Moai statue from Columbus' legendary Kahiki Supper Club may see new life with restoration

The rebar skeleton of a moai head that stood outside the Kahiki Supper Club for 39 years stands guard on the back patio of Huli Huli Tiki Lounge in Powell.
The rebar skeleton of a moai head that stood outside the Kahiki Supper Club for 39 years stands guard on the back patio of Huli Huli Tiki Lounge in Powell.

A 16-foot-tall piece of fire-spouting nostalgia from one of Columbus' most iconic restaurants stands guard these days on the back patio of a tiki bar in Powell. It's a figurative, not literal shell of its former self, because its shell of concrete and stucco has long since worn away.

"He is but a skeleton of rebar," Rick Ryan said of the moai head — or what's left of it — that stood with an identical twin outside the doors of the Kahiki Supper Club from 1961 until it was closed and razed in 2000.

Ryan is the manager of Huli Huli Tiki Lounge, 26 W. Olentangy St. in Powell, one of four Ohio tiki bars that surfs a continuing wave of nostalgia for the Polynesian-themed restaurants like Kahiki that flourished across the country in the 1950s and '60s. Huli Huli bought the Kahiki's moai about 1½ years ago from a private collector.

Here's what the moai heads looked like from their post at the entrance to the Kahiki Supper Club. This photo was taken in 1997.
Here's what the moai heads looked like from their post at the entrance to the Kahiki Supper Club. This photo was taken in 1997.

It was the one on the left side of the Kahiki's entrance, Ryan said.

The 5-year-old Powell bar, whose specialty is cocktails served in ceramic mugs, will host an April 27 fundraiser to jumpstart a restoration of the statue that Ryan estimates could run from $15,000 to $20,000. The fundraiser will feature tropical food and drinks (some revived from the Kahiki's own menu), DJs, performances by a Columbus-based Polynesian dance company, and vendors selling tiki memorabilia.

It's a hefty price for a project that requires welders to strengthen the rebar, masons and sculptors to recreate the body of the statue, painters to reapply finer details and historians to ensure all the work hews as closely as possible to the original.

But Ryan is confident enough to share plans for any money raised over and above what it takes to restore the moai statue. It will help create a Kahiki trust fund to restore other items from the old restaurant, he said.

One of them still sits on the South Side at Tork Collaborative, where Tony Ball and a team of sculptors specialize in creating large-scale pieces. They were enlisted in 2019 to restore an 8-foot, 1,500-pound concrete monkey named George that had been inside Kahiki and outside the Grass Skirt Tiki Room, which operated Downtown on Grant Avenue from 2012 to 2019.
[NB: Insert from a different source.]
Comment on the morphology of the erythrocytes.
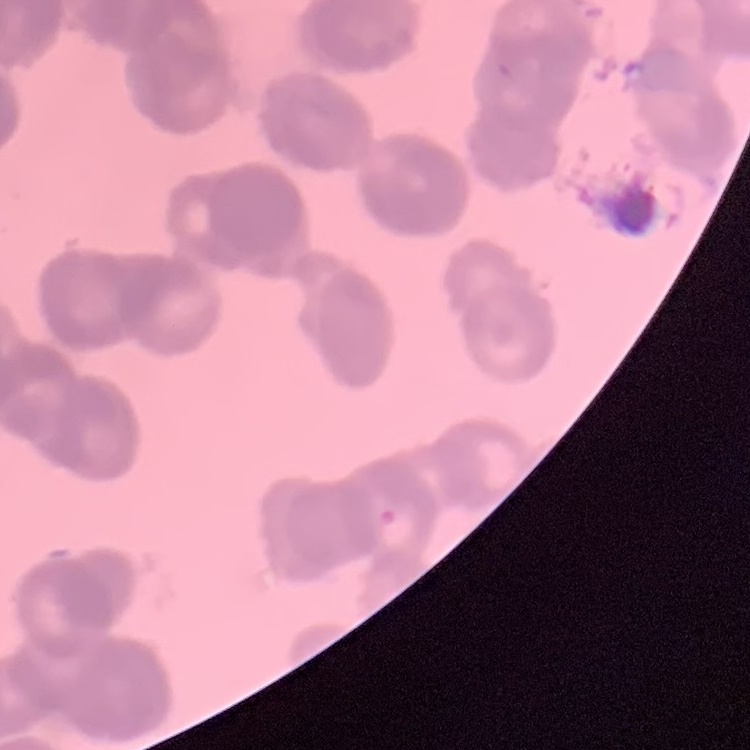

More: Saving George, the Kahiki's iconic tiki statue

The project has been on hold for a while, though, Ball said.

The moai heads and George were created for Kahiki by Columbus artist Philip E. Kientz, who also created Mr. Tree at Lazarus and the original COSI’s Street of Yesteryear. Both were made with a shell of rebar and iron mesh, a body of concrete and surface of textured stucco made to look like lava.